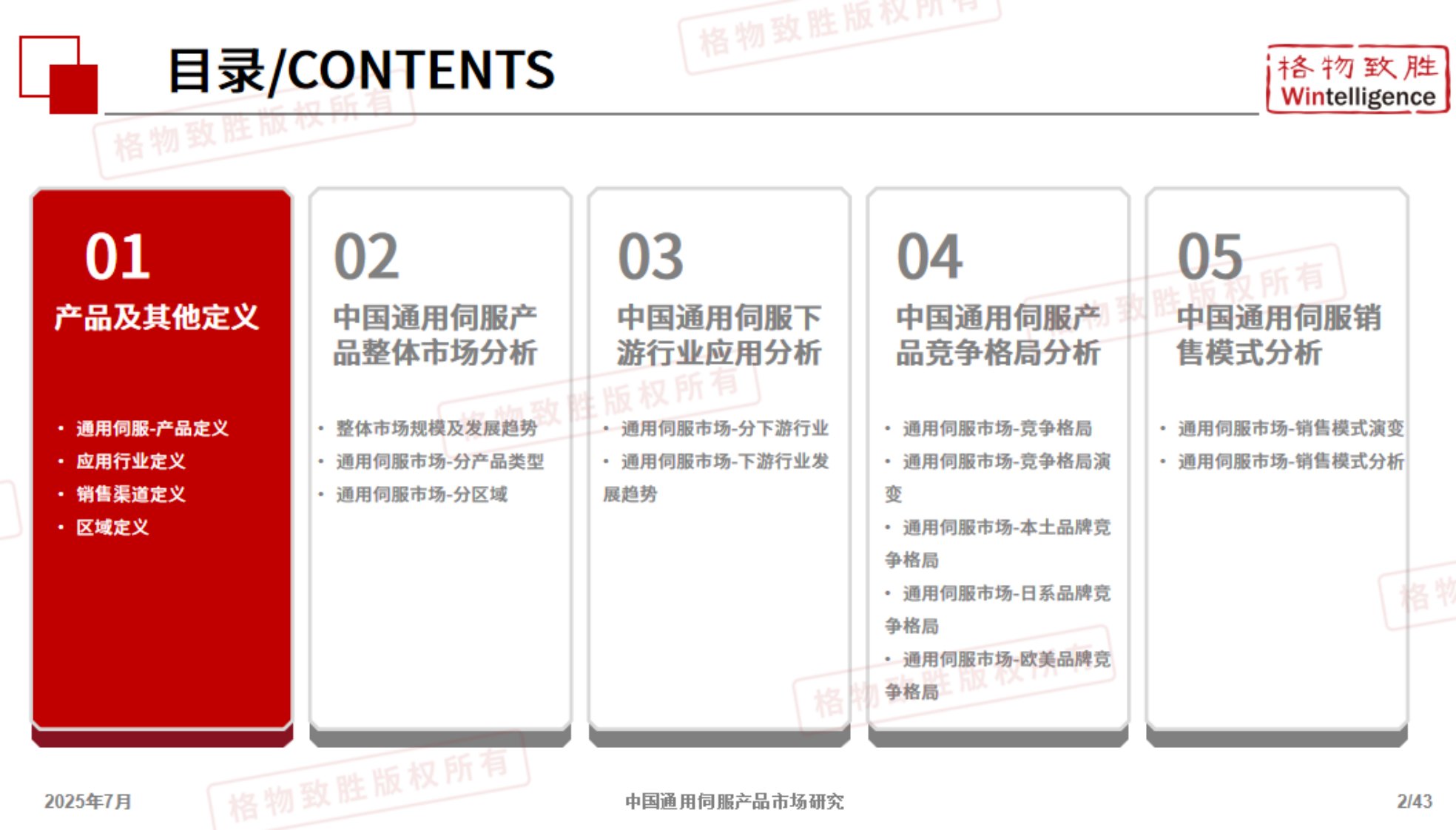 目录/CONTENTS

格物致胜
Wintelligence

01
产品及其他定义

• 通用伺服-产品定义
• 应用行业定义
• 销售渠道定义
• 区域定义

02
中国通用伺服产品整体市场分析

• 整体市场规模及发展趋势
• 通用伺服市场-分产品类型
• 通用伺服市场-分区域

03
中国通用伺服下游行业应用分析

• 通用伺服市场-分下游行业
• 通用伺服市场-下游行业发展趋势

04
中国通用伺服产品竞争格局分析

• 通用伺服市场-竞争格局
• 通用伺服市场-竞争格局演变
• 通用伺服市场-本土品牌竞争格局
• 通用伺服市场-日系品牌竞争格局
• 通用伺服市场-欧美品牌竞争格局

05
中国通用伺服销售模式分析

• 通用伺服市场-销售模式演变
• 通用伺服市场-销售模式分析

2025年7月 中国通用伺服产品市场研究 2/43

格物致胜版权所有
============
## Exercise
Retype the whole listing word for word. Skip the pictures.

## Expected answer
 目录/CONTENTS

格物致胜
Wintelligence

01
产品及其他定义

• 通用伺服-产品定义
• 应用行业定义
• 销售渠道定义
• 区域定义

02
中国通用伺服产品整体市场分析

• 整体市场规模及发展趋势
• 通用伺服市场-分产品类型
• 通用伺服市场-分区域

03
中国通用伺服下游行业应用分析

• 通用伺服市场-分下游行业
• 通用伺服市场-下游行业发展趋势

04
中国通用伺服产品竞争格局分析

• 通用伺服市场-竞争格局
• 通用伺服市场-竞争格局演变
• 通用伺服市场-本土品牌竞争格局
• 通用伺服市场-日系品牌竞争格局
• 通用伺服市场-欧美品牌竞争格局

05
中国通用伺服销售模式分析

• 通用伺服市场-销售模式演变
• 通用伺服市场-销售模式分析

2025年7月 中国通用伺服产品市场研究 2/43

格物致胜版权所有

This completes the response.